Only the lines below between the ones containing "New Zealand, site FGA_DOUTFUL, 2020-06-28" and "common name: grant's gazelle", inclusive, are to be reproduced, each exactly as it stands.

==== THE DATA ====

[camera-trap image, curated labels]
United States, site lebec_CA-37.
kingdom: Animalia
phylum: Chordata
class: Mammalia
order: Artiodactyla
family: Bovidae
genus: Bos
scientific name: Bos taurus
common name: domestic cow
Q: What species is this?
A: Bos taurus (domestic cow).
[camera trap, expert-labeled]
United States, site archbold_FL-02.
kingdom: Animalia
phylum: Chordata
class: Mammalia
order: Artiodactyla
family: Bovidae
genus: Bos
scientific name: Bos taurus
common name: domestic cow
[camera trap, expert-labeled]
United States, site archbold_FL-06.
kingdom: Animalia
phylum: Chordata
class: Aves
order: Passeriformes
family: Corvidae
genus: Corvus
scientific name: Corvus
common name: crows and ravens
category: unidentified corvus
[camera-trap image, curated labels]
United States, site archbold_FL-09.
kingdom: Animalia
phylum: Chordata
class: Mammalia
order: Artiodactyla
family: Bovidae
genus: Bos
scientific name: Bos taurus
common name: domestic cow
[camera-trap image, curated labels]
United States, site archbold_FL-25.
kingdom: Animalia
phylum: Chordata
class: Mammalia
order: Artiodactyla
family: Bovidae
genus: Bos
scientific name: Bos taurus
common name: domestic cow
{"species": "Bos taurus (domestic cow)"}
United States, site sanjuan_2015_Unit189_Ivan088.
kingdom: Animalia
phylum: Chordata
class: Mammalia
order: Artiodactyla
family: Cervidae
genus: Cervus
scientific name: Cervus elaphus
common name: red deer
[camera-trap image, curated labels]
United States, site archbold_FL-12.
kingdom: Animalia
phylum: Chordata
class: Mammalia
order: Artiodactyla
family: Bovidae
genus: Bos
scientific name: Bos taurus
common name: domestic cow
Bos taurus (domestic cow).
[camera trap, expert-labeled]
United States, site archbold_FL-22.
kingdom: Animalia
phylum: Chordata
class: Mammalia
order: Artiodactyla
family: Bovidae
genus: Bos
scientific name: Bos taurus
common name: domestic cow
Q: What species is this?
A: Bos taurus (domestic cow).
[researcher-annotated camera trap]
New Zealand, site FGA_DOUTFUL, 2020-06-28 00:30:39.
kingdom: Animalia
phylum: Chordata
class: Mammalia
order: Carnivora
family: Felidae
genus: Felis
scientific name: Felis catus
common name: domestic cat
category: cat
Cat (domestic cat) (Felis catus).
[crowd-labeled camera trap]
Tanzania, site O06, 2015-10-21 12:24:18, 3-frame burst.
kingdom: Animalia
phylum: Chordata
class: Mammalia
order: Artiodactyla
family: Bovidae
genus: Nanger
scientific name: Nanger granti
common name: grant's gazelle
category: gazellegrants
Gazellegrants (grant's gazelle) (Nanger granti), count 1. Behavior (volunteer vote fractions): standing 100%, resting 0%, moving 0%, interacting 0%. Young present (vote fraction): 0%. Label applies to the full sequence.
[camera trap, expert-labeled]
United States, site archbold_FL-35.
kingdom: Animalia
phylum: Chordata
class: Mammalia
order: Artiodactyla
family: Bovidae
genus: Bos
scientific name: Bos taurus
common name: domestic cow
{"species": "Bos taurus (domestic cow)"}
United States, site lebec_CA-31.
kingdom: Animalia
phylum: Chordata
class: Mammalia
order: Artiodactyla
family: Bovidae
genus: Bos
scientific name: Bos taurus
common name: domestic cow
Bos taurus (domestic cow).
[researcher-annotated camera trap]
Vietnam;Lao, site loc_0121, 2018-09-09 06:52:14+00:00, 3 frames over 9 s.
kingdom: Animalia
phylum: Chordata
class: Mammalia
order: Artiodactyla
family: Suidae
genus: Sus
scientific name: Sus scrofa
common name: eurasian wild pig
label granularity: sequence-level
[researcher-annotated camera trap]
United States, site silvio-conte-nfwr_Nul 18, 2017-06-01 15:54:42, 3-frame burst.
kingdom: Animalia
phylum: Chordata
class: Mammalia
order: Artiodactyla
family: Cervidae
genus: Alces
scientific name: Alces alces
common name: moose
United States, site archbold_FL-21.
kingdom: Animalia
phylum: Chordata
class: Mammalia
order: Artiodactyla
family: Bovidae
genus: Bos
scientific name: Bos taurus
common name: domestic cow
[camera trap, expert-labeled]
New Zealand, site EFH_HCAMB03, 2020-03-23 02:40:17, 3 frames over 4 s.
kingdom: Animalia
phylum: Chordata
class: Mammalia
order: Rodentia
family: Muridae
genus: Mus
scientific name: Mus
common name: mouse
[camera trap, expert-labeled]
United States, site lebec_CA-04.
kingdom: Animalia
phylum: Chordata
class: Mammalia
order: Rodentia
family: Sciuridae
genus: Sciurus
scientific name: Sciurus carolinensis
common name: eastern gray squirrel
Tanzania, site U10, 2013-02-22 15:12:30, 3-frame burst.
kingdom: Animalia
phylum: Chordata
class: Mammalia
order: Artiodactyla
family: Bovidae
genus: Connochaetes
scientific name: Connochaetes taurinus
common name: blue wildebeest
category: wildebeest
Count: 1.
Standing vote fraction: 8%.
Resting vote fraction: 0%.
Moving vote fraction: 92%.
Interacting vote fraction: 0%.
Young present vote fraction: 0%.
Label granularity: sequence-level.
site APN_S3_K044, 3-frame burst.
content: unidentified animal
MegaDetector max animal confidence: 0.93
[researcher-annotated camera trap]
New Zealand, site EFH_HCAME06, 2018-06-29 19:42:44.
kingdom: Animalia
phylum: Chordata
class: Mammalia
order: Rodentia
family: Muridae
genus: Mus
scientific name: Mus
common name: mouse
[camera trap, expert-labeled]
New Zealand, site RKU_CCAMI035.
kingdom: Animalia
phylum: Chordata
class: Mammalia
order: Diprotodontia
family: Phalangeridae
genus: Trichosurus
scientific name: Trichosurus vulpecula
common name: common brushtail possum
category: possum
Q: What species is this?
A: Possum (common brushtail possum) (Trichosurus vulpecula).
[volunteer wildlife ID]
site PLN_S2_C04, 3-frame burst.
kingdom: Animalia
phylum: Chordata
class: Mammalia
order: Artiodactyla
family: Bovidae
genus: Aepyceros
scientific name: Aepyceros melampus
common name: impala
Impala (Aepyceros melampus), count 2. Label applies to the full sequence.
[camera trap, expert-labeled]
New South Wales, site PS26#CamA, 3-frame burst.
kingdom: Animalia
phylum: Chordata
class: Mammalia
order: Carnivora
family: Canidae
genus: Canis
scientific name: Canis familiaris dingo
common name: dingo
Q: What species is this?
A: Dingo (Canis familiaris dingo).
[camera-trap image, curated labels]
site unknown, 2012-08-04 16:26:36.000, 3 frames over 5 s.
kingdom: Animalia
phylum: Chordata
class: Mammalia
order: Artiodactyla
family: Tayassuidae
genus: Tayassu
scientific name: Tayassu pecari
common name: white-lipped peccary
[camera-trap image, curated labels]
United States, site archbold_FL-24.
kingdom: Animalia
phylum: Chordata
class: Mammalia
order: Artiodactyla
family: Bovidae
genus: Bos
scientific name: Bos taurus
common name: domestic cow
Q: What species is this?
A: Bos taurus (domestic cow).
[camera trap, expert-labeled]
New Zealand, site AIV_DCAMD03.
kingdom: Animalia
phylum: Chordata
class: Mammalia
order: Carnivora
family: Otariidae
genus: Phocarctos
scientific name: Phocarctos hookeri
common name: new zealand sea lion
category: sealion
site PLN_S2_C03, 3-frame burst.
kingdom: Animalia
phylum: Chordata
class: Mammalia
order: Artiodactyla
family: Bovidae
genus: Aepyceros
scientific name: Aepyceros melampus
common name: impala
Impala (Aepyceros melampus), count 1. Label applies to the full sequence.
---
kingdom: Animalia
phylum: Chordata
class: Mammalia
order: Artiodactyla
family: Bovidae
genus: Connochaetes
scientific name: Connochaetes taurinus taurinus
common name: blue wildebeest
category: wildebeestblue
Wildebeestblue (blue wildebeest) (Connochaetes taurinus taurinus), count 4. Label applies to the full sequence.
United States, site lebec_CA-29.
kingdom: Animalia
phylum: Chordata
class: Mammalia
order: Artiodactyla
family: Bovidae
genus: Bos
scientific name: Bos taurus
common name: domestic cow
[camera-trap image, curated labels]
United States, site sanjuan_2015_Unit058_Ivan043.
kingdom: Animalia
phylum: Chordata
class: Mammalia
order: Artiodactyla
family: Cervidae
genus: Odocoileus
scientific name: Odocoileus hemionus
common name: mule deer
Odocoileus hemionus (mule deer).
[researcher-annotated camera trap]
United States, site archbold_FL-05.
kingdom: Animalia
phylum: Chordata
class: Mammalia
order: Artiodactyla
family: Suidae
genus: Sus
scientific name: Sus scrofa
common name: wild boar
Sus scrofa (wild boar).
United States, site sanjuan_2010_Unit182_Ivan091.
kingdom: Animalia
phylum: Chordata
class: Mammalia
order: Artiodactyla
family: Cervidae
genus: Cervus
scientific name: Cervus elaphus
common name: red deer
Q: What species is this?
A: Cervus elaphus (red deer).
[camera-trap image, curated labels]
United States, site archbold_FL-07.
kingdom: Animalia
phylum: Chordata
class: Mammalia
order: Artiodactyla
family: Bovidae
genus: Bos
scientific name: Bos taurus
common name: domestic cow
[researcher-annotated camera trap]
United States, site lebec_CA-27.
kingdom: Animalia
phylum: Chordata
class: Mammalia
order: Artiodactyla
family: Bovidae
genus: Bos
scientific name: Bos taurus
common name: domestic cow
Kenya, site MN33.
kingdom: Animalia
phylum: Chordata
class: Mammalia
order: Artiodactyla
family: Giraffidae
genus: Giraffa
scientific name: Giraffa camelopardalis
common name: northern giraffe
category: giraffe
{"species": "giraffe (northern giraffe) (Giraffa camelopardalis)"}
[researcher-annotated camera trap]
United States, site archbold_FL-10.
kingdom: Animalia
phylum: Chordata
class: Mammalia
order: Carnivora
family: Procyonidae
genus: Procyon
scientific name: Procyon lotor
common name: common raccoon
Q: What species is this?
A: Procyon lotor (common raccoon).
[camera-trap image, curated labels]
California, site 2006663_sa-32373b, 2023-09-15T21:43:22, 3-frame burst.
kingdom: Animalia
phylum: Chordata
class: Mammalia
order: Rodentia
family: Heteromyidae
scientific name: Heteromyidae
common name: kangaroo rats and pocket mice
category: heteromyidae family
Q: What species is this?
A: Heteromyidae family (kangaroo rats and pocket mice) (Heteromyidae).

====

RESULT FOR THIS EXERCISE ->
New Zealand, site FGA_DOUTFUL, 2020-06-28 00:30:39.
kingdom: Animalia
phylum: Chordata
class: Mammalia
order: Carnivora
family: Felidae
genus: Felis
scientific name: Felis catus
common name: domestic cat
category: cat
Cat (domestic cat) (Felis catus).
[crowd-labeled camera trap]
Tanzania, site O06, 2015-10-21 12:24:18, 3-frame burst.
kingdom: Animalia
phylum: Chordata
class: Mammalia
order: Artiodactyla
family: Bovidae
genus: Nanger
scientific name: Nanger granti
common name: grant's gazelle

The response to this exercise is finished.